And why wouldn't it be?
By all scientific accounts the argument is based on a sound premise: any slight change to the values of the fundamental physical constants (the force of gravity, the nuclear forces, etc.) would have ensured that the universe never would have unfolded in such a way as to allow for life to have developed, and perhaps would not have allowed for a universe that resembles anything like ours. Given that the parameters of each of the individual constants seems arbitrary on its own, the confluence of just the right values can't simply be a coincidence, can it? It's a one in a billion chance (or worse). The universe must have been designed by a creator so as to allow for the emergence of his most prized creation, the only ones who can appreciate his greatness in so elegantly setting the stage for our arrival. This conclusion seems natural, almost unavoidable.
Except that it trades on a very subtle fallacy, which is to assume without proof that the mere fact of something being objectively unlikely is somehow evidence that it is the result of design or contrivance. It simply isn't so.
Let's say you flip a coin 20 times and get this result:
H T T H H H T H T H H T T H T H T H T H
That's 11 heads, and 9 tails. Strict probability would lead us to predict 10 and 10, but this is certainly within the margin of error for what we'd expect out of such a small sample size. And if we executed this series of coin tosses and got this result we'd simply record the data, unsurprised, and move on.
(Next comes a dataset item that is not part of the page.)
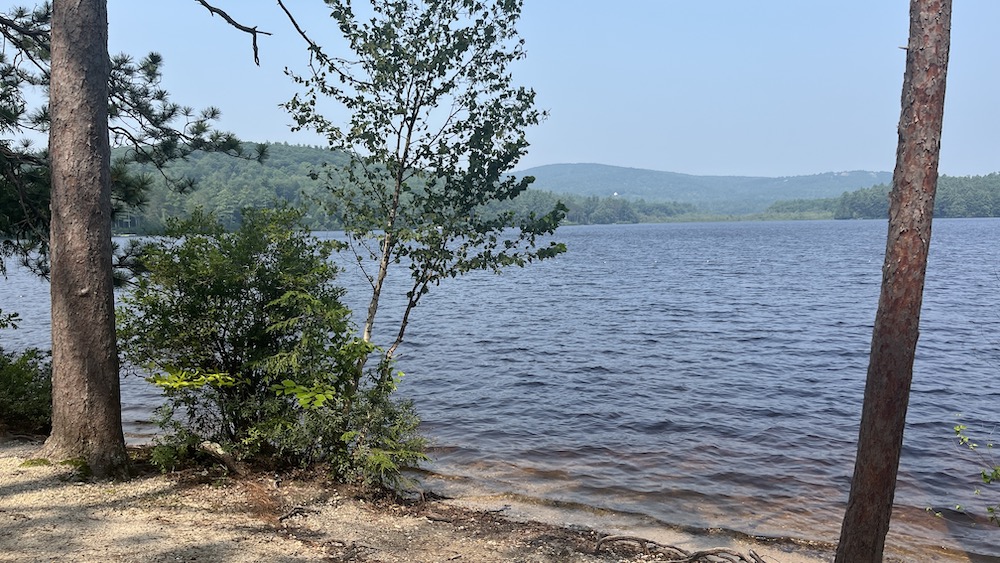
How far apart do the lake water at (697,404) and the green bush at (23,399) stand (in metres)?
2.81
But let's say this is the result we get:
H H H H H H H H H H H H H H H H H H H H
Our first impulse would be to check the coin to determine if it was a double-headed coin, or to feel as if we were having a prank played on us. We feel that pure chance simply couldn't give us such an ordered outcome. In reality, though, the second series of coin tosses is no less objectively probable than the first. If you wanted to recreate either series, there is just one possible "correct" outcome of each toss that will yield the series you want to recreate. And with each toss, you have a 50/50 chance of getting the outcome required for the series to occur. Either series has the probability 9.53674316 x 10-7.
Applying this to the fine tuning argument, it's easy to see that even though the exact values of the fundamental physical constants are objectively a one-in-a-billion (or more) chance, we have no reason to consider this to be evidence that some agency or contrivance is responsible unless it can be shown that there is some other particular set of values that is significantly more likely than the one that is actual. If the set of constants that led to our coming to be via natural processes is simply one of a billion equally likely arrangements, then there is no cause for alarm, and no need to invoke design.
Further research may yield that the constants are not quite so free as it appears now, and that the range of possible values for them is much more constrained than we think now. Or it may yield the outcome that the objective unlikelihood of the set of values we have truly is so much less likely than other possible sets of values that it cries out for explanation.
For now, however, the fine tuning argument is simply a logical fallacy made plausible by the human tendency to look for agency when we perceive order.